====== DATASET EXCERPT

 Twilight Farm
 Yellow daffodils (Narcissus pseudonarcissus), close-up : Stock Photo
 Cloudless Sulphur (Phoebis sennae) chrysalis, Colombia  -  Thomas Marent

============

● WORK TO BE COMPLETED:
In full and exactly as written, repeat the data.

● WRITTEN ANSWER:
 Twilight Farm
 Yellow daffodils (Narcissus pseudonarcissus), close-up : Stock Photo
 Cloudless Sulphur (Phoebis sennae) chrysalis, Colombia  -  Thomas Marent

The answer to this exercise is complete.